## SELECTED TEXT
##############################

For many people, exercise is an important part of their daily routine. It should come as no surprise, then, that these individuals often struggle with the decision of whether or not to exercise during an illness.
Evaluating Your Symptoms
Depending on the type of symptoms that you experience, exercise may - or may not - be warranted during an illness.
According to WebMD, exercising with a fever is a major no-no. During exercise, your body temperature rises, and if you are already suffering from a fever, WebMD notes that this bump in body heat can take your internal temperature to dangerous levels.
WebMD suggests that individuals who experience a fever of greater than 101 degrees Fahrenheit postpone their exercise routine to prevent further exacerbations of the illness.
Perform a Neck-Check
A "neck-check" is a self-assessment tool that can help you determine if it is safe to exercise, reports WebMD. As suggested by the name, individuals who are feeling ill should assess whether their symptoms occur above or below the neck.
WebMD notes that exercisers who suffer from symptoms above the neck -- like a sore throat, nasal congestion, and sneezing -- should be able to resume exercise. In fact, the Mayo Clinic suggests that exercise may be helpful for those who suffer from these symptoms, as it can open nasal passages and reduce the severity of congestion.
Those who experience symptoms below the neck -- including coughing, body aches, and fatigue -- should put their exercise routine on hold.
A "stomach bug," or gastroenteritis, as it is sometimes called, often occurs as a result of the transfer of a highly-contagious virus from person to person, or through contaminated food. People who suffer from gastroenteritis may experience vomiting, diarrhea, fever, headaches and abdominal cramps, notes Syracuse University Health Services. Since exercise is prohibited for those experiencing a fever, individuals who develop gastroenteritis and have this symptom should put their exercise routine on hold.
Even in cases where a fever is not present, exercise may not be appropriate for those suffering from gastrointestinal distress. Dehydration is a dangerous complication of gastroenteritis and can also occur as a result of fluid loss during exercise. To prevent dehydration, those who experience gastroenteritis should avoid activities that promote fluid loss - such as that which occurs during physical activity.

##############################

## EXERCISE AIM
Write out the part of the article on exercising while sick, starting with "WebMD suggests that" and going on through "-- should put their exercise routine on hold.".

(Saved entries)
##############################

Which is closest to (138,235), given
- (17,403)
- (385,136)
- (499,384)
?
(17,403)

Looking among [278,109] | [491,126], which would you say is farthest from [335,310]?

##############################

## TASK ANSWER
WebMD suggests that individuals who experience a fever of greater than 101 degrees Fahrenheit postpone their exercise routine to prevent further exacerbations of the illness.
Perform a Neck-Check
A "neck-check" is a self-assessment tool that can help you determine if it is safe to exercise, reports WebMD. As suggested by the name, individuals who are feeling ill should assess whether their symptoms occur above or below the neck.
WebMD notes that exercisers who suffer from symptoms above the neck -- like a sore throat, nasal congestion, and sneezing -- should be able to resume exercise. In fact, the Mayo Clinic suggests that exercise may be helpful for those who suffer from these symptoms, as it can open nasal passages and reduce the severity of congestion.
Those who experience symptoms below the neck -- including coughing, body aches, and fatigue -- should put their exercise routine on hold.